SIMPLE SUMMARY: CCR4 is a chemokine receptor selectively expressed on normal T cell subsets such as type 2 helper T cells, skin-homing T cells and regulatory T cells, and on skin-associated T cell malignancies such as adult T cell leukemia/lymphoma (ATLL), which is etiologically associated with human T lymphocyte virus type 1 (HTLV-1), and cutaneous T cell lymphomas (CTCLs). Mogamulizumab is a fully humanized and glyco-engineered monoclonal anti-CCR4 antibody used for the treatment of refractory/relapsed ATLL and CTCLs, often resulting in complete remission.
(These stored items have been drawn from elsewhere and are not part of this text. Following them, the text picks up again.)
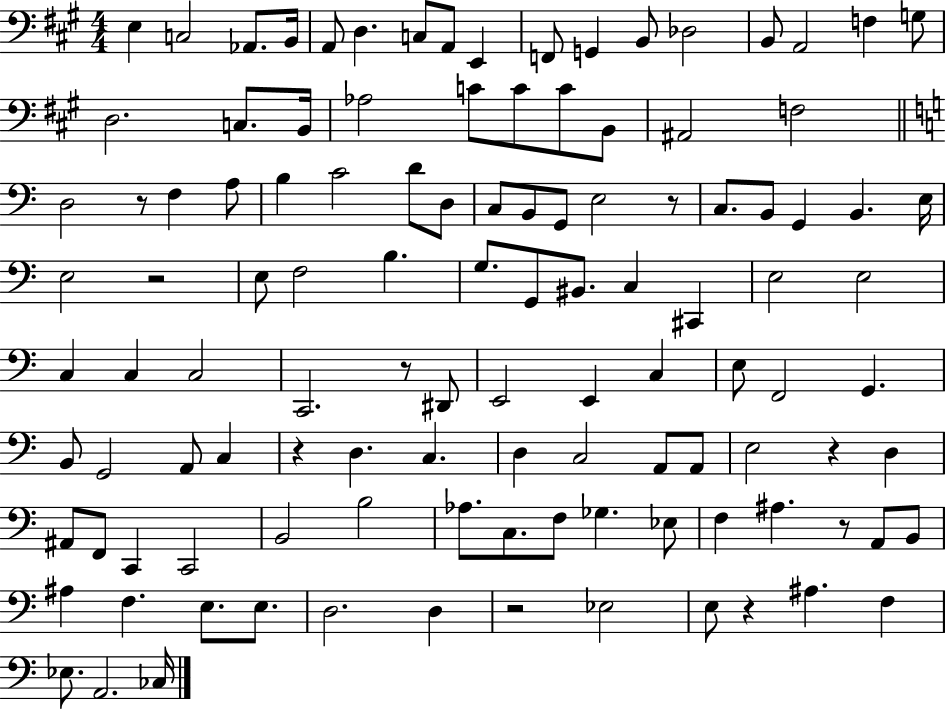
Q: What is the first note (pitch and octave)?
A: E3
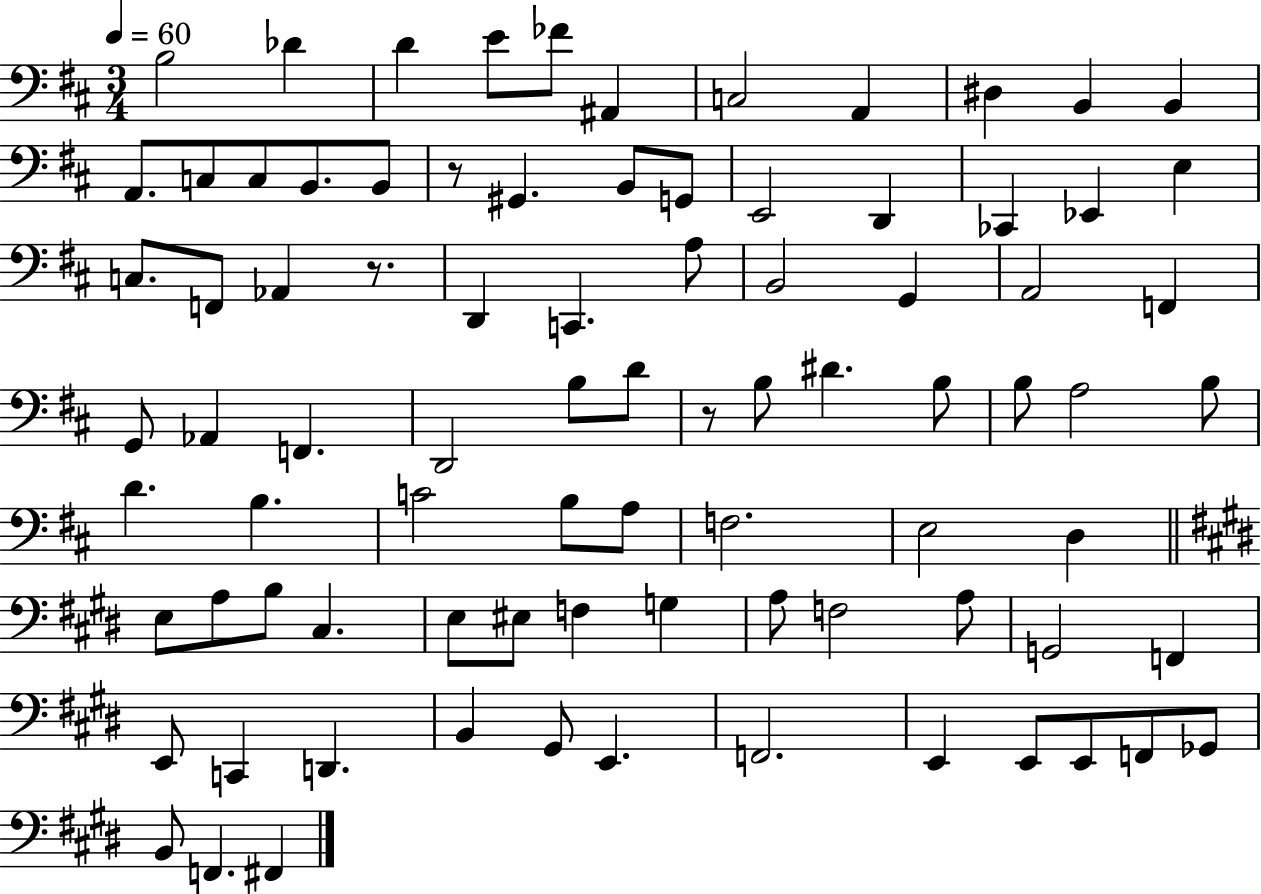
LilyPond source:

{
  \clef bass
  \numericTimeSignature
  \time 3/4
  \key d \major
  \tempo 4 = 60
  b2 des'4 | d'4 e'8 fes'8 ais,4 | c2 a,4 | dis4 b,4 b,4 | \break a,8. c8 c8 b,8. b,8 | r8 gis,4. b,8 g,8 | e,2 d,4 | ces,4 ees,4 e4 | \break c8. f,8 aes,4 r8. | d,4 c,4. a8 | b,2 g,4 | a,2 f,4 | \break g,8 aes,4 f,4. | d,2 b8 d'8 | r8 b8 dis'4. b8 | b8 a2 b8 | \break d'4. b4. | c'2 b8 a8 | f2. | e2 d4 | \break \bar "||" \break \key e \major e8 a8 b8 cis4. | e8 eis8 f4 g4 | a8 f2 a8 | g,2 f,4 | \break e,8 c,4 d,4. | b,4 gis,8 e,4. | f,2. | e,4 e,8 e,8 f,8 ges,8 | \break b,8 f,4. fis,4 | \bar "|."
}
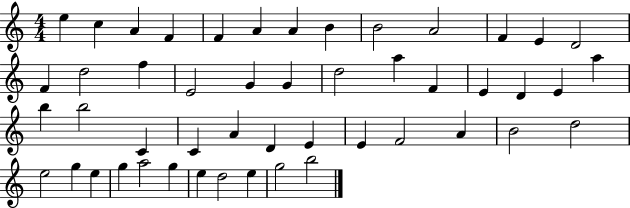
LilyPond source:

{
  \clef treble
  \numericTimeSignature
  \time 4/4
  \key c \major
  e''4 c''4 a'4 f'4 | f'4 a'4 a'4 b'4 | b'2 a'2 | f'4 e'4 d'2 | \break f'4 d''2 f''4 | e'2 g'4 g'4 | d''2 a''4 f'4 | e'4 d'4 e'4 a''4 | \break b''4 b''2 c'4 | c'4 a'4 d'4 e'4 | e'4 f'2 a'4 | b'2 d''2 | \break e''2 g''4 e''4 | g''4 a''2 g''4 | e''4 d''2 e''4 | g''2 b''2 | \break \bar "|."
}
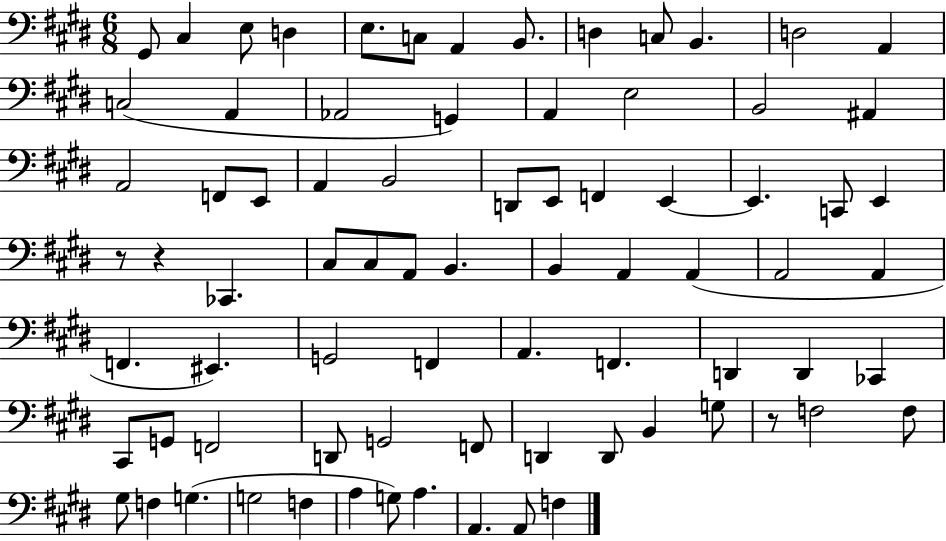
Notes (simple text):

G#2/e C#3/q E3/e D3/q E3/e. C3/e A2/q B2/e. D3/q C3/e B2/q. D3/h A2/q C3/h A2/q Ab2/h G2/q A2/q E3/h B2/h A#2/q A2/h F2/e E2/e A2/q B2/h D2/e E2/e F2/q E2/q E2/q. C2/e E2/q R/e R/q CES2/q. C#3/e C#3/e A2/e B2/q. B2/q A2/q A2/q A2/h A2/q F2/q. EIS2/q. G2/h F2/q A2/q. F2/q. D2/q D2/q CES2/q C#2/e G2/e F2/h D2/e G2/h F2/e D2/q D2/e B2/q G3/e R/e F3/h F3/e G#3/e F3/q G3/q. G3/h F3/q A3/q G3/e A3/q. A2/q. A2/e F3/q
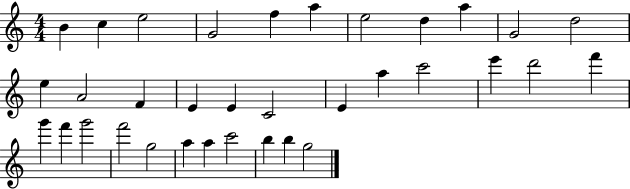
B4/q C5/q E5/h G4/h F5/q A5/q E5/h D5/q A5/q G4/h D5/h E5/q A4/h F4/q E4/q E4/q C4/h E4/q A5/q C6/h E6/q D6/h F6/q G6/q F6/q G6/h F6/h G5/h A5/q A5/q C6/h B5/q B5/q G5/h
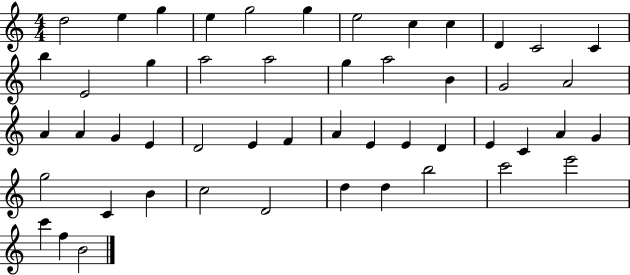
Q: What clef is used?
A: treble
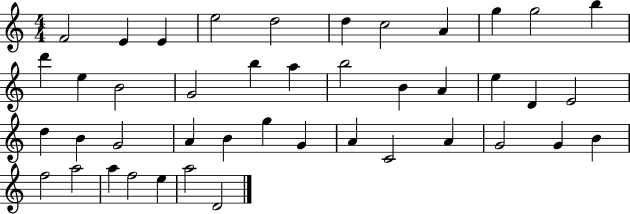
X:1
T:Untitled
M:4/4
L:1/4
K:C
F2 E E e2 d2 d c2 A g g2 b d' e B2 G2 b a b2 B A e D E2 d B G2 A B g G A C2 A G2 G B f2 a2 a f2 e a2 D2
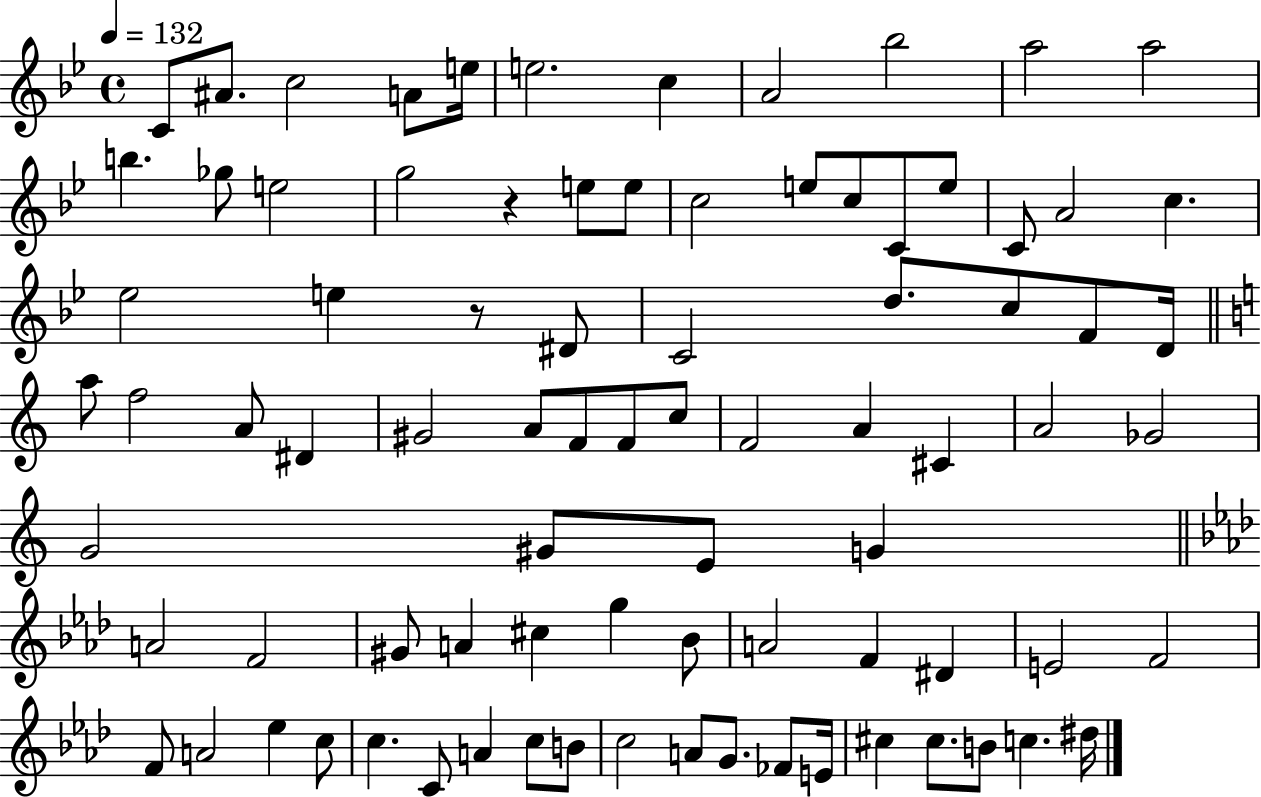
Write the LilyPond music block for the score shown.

{
  \clef treble
  \time 4/4
  \defaultTimeSignature
  \key bes \major
  \tempo 4 = 132
  c'8 ais'8. c''2 a'8 e''16 | e''2. c''4 | a'2 bes''2 | a''2 a''2 | \break b''4. ges''8 e''2 | g''2 r4 e''8 e''8 | c''2 e''8 c''8 c'8 e''8 | c'8 a'2 c''4. | \break ees''2 e''4 r8 dis'8 | c'2 d''8. c''8 f'8 d'16 | \bar "||" \break \key a \minor a''8 f''2 a'8 dis'4 | gis'2 a'8 f'8 f'8 c''8 | f'2 a'4 cis'4 | a'2 ges'2 | \break g'2 gis'8 e'8 g'4 | \bar "||" \break \key aes \major a'2 f'2 | gis'8 a'4 cis''4 g''4 bes'8 | a'2 f'4 dis'4 | e'2 f'2 | \break f'8 a'2 ees''4 c''8 | c''4. c'8 a'4 c''8 b'8 | c''2 a'8 g'8. fes'8 e'16 | cis''4 cis''8. b'8 c''4. dis''16 | \break \bar "|."
}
The clinical applications of Mogamulizumab are now being extended to solid tumors, exploring the therapeutic effect of regulatory T cell depletion. This review overviews the expression of CCR4 in various T cell subsets, HTLV-1-infected T cells, ATLL and CTCLs, and the clinical applications of Mogamulizumab. ABSTRACT: CCR4 is a chemokine receptor mainly expressed by T cells. It is the receptor for two CC chemokine ligands, CCL17 and CCL22. Originally, the expression of CCR4 was described as highly selective for helper T type 2 (Th2) cells. Later, its expression was extended to other T cell subsets such as regulatory T (Treg) cells and Th17 cells. CCR4 has long been regarded as a potential therapeutic target for allergic diseases such as atopic dermatitis and bronchial asthma. Furthermore, the findings showing that CCR4 is strongly expressed by T cell malignancies such as adult T cell leukemia/lymphoma (ATLL) and cutaneous T cell lymphomas (CTCLs) have led to the development and clinical application of the fully humanized and glyco-engineered monoclonal anti-CCR4 Mogamulizumab in refractory/relapsed ATLL and CTCLs with remarkable successes. However, Mogamulizumab often induces severe adverse events in the skin possibly because of its efficient depletion of Treg cells. In particular, treatment with Mogamulizumab prior to allogenic hematopoietic stem cell transplantation (allo-HSCT), the only curative option of these T cell malignancies, often leads to severe glucocorticoid-refractory graft-versus-host diseases. The efficient depletion of Treg cells by Mogamulizumab has also led to its clinical trials in advanced solid tumors singly or in combination with immune checkpoint inhibitors. The main focus of this review is CCR4; its expression on normal and malignant T cells and its significance as a therapeutic target in cancer immunotherapy.